O incentivo que Gilberto Chateaubriand dava à produção dos artistas que acompanhava foi fundamental, como recorda Alexandre Mury: “Certa vez, dentro do carro do meu antigo Marchand, falei para o Gilberto, que estava junto de carona, comentávamos saiba quais seriam os próximos trabalhos a realizar. Da janela vi o Cristo Redentor e eu disse que faria o Cristo e o Abaporu. Ele imediatamente disse que, mesmo antes de eu fotografar, a obra já seria dele. Era esse tipo de intimidade e carinho. Era um interesse muito grande por ver todo mundo produzindo coisas surpreendentes e encantadoras para o olhar. Era uma vontade imensa de descobrir e compartilhar tudo sobre a coleção dele”.
Biografia
Gilberto Francisco Renato Allard Chateaubriand Bandeira de Melo nasceu em Paris em maio de 1925, filho do homem mais poderoso do Brasil à época, Assis Chateaubriand, dono dos Diários Associados, fundador do MASP e da TV Tupi. Gigil, apelido de infância de Gilberto, teve uma relação conflituosa com o pai. As relatadas brigas entre pai e filho incluíram até mesmo a disputa por uma pintura de Cândido Portinari, Cavalo Empinado, como foi documentado por Fernando Morais na biografia “Chatô, o Rei do Brasil”.

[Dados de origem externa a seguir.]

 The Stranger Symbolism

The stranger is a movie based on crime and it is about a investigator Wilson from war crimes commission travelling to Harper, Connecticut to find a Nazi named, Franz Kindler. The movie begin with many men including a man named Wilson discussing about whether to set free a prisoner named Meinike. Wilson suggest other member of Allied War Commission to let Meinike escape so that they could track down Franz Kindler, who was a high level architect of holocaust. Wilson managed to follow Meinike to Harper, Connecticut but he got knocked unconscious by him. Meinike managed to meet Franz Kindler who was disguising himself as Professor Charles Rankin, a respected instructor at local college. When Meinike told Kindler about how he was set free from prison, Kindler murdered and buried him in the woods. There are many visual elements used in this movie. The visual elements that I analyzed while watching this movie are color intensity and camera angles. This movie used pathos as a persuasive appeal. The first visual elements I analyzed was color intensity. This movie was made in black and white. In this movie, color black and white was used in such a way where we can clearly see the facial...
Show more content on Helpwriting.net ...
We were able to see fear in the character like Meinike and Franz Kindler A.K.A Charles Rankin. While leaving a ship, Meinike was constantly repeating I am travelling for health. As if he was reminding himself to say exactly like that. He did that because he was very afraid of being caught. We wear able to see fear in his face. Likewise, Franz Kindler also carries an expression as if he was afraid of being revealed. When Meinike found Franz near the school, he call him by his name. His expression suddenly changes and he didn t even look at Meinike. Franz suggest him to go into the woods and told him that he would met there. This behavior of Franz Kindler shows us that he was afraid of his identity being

Diplomata formado na primeira turma do Instituto Rio Branco, Gilberto serviu em Paris nos anos 1950, quando comprou obras de artistas europeus — mas não ficou satisfeito com as aquisições. Na Europa, “era impossível fazer uma coleção com fio condutor”, ele disse numa entrevista de 2012. De volta ao Brasil, em 1962, desfez-se do que havia comprado na Europa e passou a se dedicar à arte moderna brasileira.
Gilberto Chateaubriand foi membro do Museu de Arte Moderna de Nova York (MoMA), da Fundação Cartier para Arte Contemporânea (França), da comissão administrativa da Fundação Bienal de São Paulo, do Museu de Arte Contemporânea da Universidade de São Paulo (MAC/USP), do conselho do Paço Imperial, do MAM-RJ e do Museu de Arte Moderna de São Paulo (MAM-SP).
Gilberto Chateaubriand faleceu em julho de 2022 em sua fazenda em Porto Ferreira, no interior de São Paulo, onde passava a maior parte do tempo. Também mantinha um apartamento no bairro carioca do Leblon. Seu corpo foi seputado no Cemitério São João Baptista, no Rio.
Seu filho, Carlos Alberto Golvêa Chateaubriand está finalizando o Instituto Cultural que leva o nome do pai e será instalado na fazendo em Porto Ferreira.